Retour sur un succès - Le Film HOME (Y. Arthus Bertrand)

Mardi 25 août 2009, par Hugues // Des exemples de programmes

 

Assez critiqué, souvent dédaigné, le film HOME est pourtant un succès. Son défaut serait d’avoir été presque intégralement produit par un sponsor ... Qu’à cela ne tienne, ce film est un succès de réalisation, un succès d’audience et un succès économique. Car voilà en effet un contenu "brandé" digne de figurer en bonne place au tableau d’honneur de la Brand Content Academy !

 

 Accéder au site PPR - Voir le film HOME

Tout ce qui a été fait est réussi : la qualité du contenu, son utilité pour le public, son utilité pour le sponsor (PPR), son utilité pour la cause. Concernant le brand content, c’est bien parce que ce contenu est effectivement contenu (...), qu’il a su dégager pour son sponsor le ROI tant recherché, c’est-à-dire celui qui consiste à générer une audience significative et gratuite ...

A la lumière de cet exemple, disons que le brand content doit d’abord être considéré comme un choix tactique de moyens pour aller à la rencontre du marché sans payer le coût média correspondant (...). C’est ce qui fonde une part importante de son utilité mais c’est surtout ce qui le rend distinctif dans l’arsenal des outils de la communication

 Avec le programming (la production de brand content), le ROI remonte d’un cran : il ne porte plus sur un ensemble composé d’un coût de production + d’un coût d’investissement média ; il porte "simplement" et directement sur le coût de production (au cas présent 10 millions d’euros pour PPR, soit 80% du coût du film).

 

Le brand content est plein de promesse et le levier d’audience n’est pas tout. Comme c’est le cas avec le film HOME, le programme est aussi une source directe de revenus pour la marque (note : les recettes au-delà du coût du film sont reversées en associatif).
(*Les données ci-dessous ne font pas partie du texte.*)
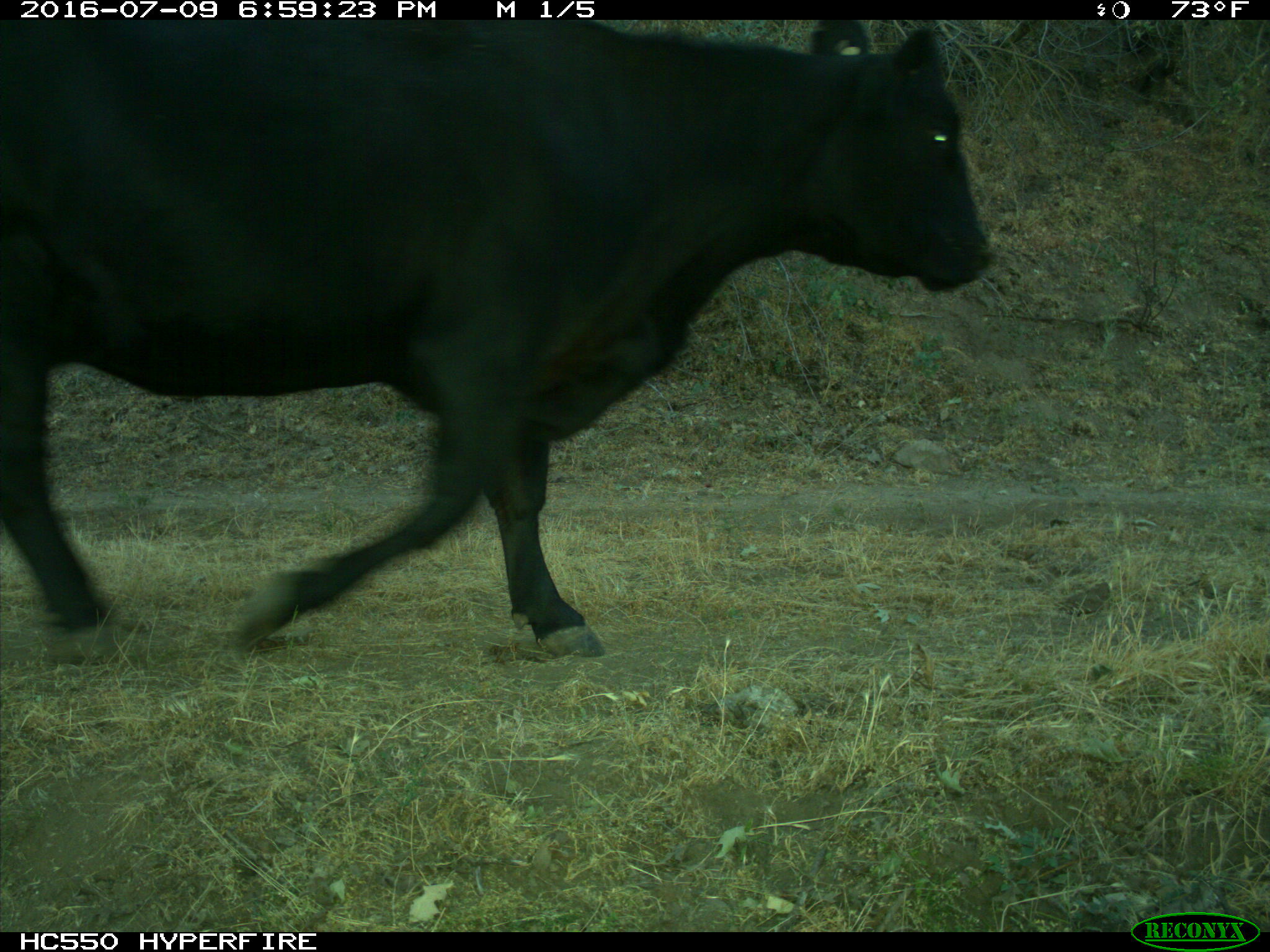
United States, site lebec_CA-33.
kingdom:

Etre source de revenu signifie au final calculer un ROI sur un investissement initial proche de zéro ... Le ROI est remonté au cran maximum...
 
Un petit regrets toutefois avec HOME : il est dommage de ne pas avoir associé à la diffusion de ce contenu une mécanique d’interaction avec le spectateur qui soit plus poussée, notamment sur internet, et vertueuse pour la marque sans pénaliser l’intérêt du programme pour le spectateur. Internet est, en effet, durable (c’est le cas de le dire) et se prête à l’interaction. On aurait donc pu associer utilement à ce contenu un dispositif relationnel à plusieurs volets, qui permette, par exemple, de présenter sur un forum de discussion une liste d’ouvrages en relation avec le sujet et vendus par la FNAC ou bien organiser un calendrier d’événements grands publics autour de la responsabilité sociétale individuelle, etc. Ce ne sont pas les idées qui manquent.
 
Ce qu’il faut en tout cas retenir du film HOME (sur le plan strict du programming), c’est que, outre le levier d’audience et la capacité de monétisation du contenu, le brand content permet d’organiser des mécaniques variées d’exploitation et de transformation de l’audience.